TEXT EXTRACT>
⁂

PoC.cache.cpu¶

This unit provides a cache (PoC.cache.par2) together with a cache controller which reads / writes cache lines from / to memory. The memory is accessed using a PoC.Mem Interface interfaces, the related ports and parameters are prefixed with mem_.

The CPU side (prefix cpu_) has a modified PoC.Mem interface, so that this unit can be easily integrated into processor pipelines. For example, let’s have a pipeline where a load/store instruction is executed in 3 stages (after fetching, decoding, …):

Execute (EX) for address calculation,
Load/Store 1 (LS1) for the cache access,
Load/Store 2 (LS2) where the cache returns the read data.

The read data is always returned one cycle after the cache access completes, so there is conceptually a pipeline register within this unit. The stage LS2 can be merged with a write-back stage if the clock period allows so.

⁂

Items listed in a dataset
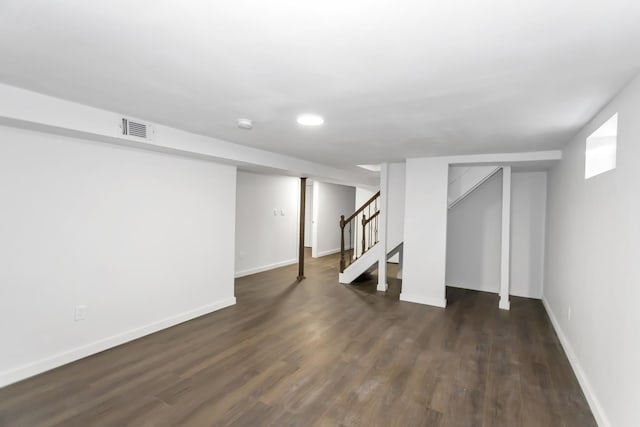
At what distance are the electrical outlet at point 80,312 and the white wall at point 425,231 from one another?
391 cm

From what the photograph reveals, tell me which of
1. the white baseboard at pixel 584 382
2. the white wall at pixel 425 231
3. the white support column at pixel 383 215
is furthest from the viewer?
the white support column at pixel 383 215

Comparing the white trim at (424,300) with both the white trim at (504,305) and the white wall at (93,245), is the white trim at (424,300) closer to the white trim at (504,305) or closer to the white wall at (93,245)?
the white trim at (504,305)

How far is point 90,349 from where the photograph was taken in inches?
118

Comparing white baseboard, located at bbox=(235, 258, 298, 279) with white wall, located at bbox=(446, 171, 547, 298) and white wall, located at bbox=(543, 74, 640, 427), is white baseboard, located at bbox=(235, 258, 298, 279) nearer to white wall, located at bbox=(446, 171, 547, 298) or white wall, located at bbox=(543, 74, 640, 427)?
white wall, located at bbox=(446, 171, 547, 298)

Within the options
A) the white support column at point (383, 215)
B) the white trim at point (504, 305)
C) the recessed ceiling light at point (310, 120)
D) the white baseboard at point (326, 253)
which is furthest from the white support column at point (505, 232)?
the white baseboard at point (326, 253)

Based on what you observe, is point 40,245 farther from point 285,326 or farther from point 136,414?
point 285,326

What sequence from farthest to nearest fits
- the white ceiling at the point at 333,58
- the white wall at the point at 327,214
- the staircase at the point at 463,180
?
the white wall at the point at 327,214 → the staircase at the point at 463,180 → the white ceiling at the point at 333,58

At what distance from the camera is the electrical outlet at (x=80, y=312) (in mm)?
2900

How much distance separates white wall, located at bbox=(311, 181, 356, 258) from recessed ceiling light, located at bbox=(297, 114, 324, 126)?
6.00 m

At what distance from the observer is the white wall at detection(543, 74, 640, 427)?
1792mm

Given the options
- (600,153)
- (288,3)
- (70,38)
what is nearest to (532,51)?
(288,3)

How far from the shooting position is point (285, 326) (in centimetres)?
381

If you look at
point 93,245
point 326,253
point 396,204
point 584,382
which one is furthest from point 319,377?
point 326,253

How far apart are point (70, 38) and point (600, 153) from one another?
3.65 metres
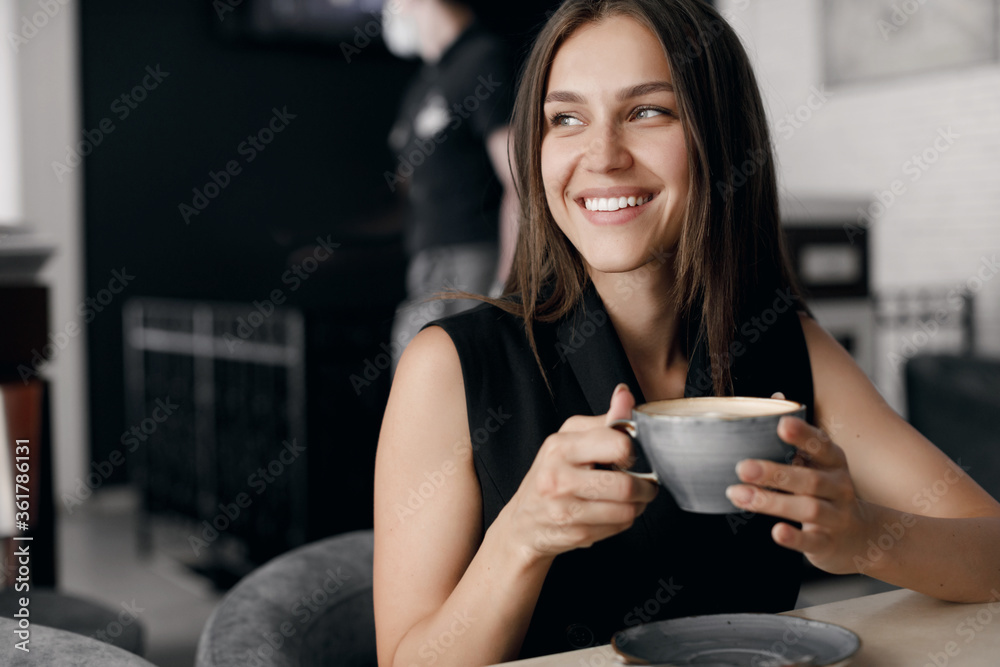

⁂

WORK TO DO>
**1.** According to the cache unit description, how soon after a cache access completes is the read data returned?
**2.** Write the next part of the cache unit description, picking up after its last sentence.
The items above have no role in what is asked here.

ANSWER LIST>
**1.** The read data is returned one cycle after the cache access completes.

**2.**
The stage LS1 and thus EX and LS2 must stall, until the cache access is completed, i.e., the EX/LS1 pipeline register must hold the cache request until it is acknowledged by the cache. This is signaled by cpu_got as described in Section Operation below. The pipeline moves forward (is enabled) when:

pipeline_enable <= (not cpu_req) or cpu_got;

If the pipeline can stall due to other reasons, care must be taken to not unintentionally executing the cache access twice or missing the read data.

Of course, the EX/LS1 pipeline register can be omitted and the CPU side directly fed by the address caculator. But be aware of the high setup time of this unit and high propate time for cpu_got.

This unit supports only one outstanding CPU request. More outstanding requests are provided by PoC.cache.mem.

Configuration¶

Parameter	Description
REPLACEMENT_POLICY	Replacement policy of embedded cache. For supported values see PoC.cache_replacement_policy.
CACHE_LINES	Number of cache lines.
ASSOCIATIVITY	Associativity of embedded cache.
CPU_ADDR_BITS	Number of address bits on the CPU side. Each address identifies one memory word as seen from the CPU. Calculated from other parameters as described below.
CPU_DATA_BITS	Width of the data bus (in bits) on the CPU side. CPU_DATA_BITS must be divisible by 8.
MEM_ADDR_BITS	Number of address bits on the memory side. Each address identifies one word in the memory.
MEM_DATA_BITS	Width of a memory word and of a cache line in bits. MEM_DATA_BITS must be divisible by CPU_DATA_BITS.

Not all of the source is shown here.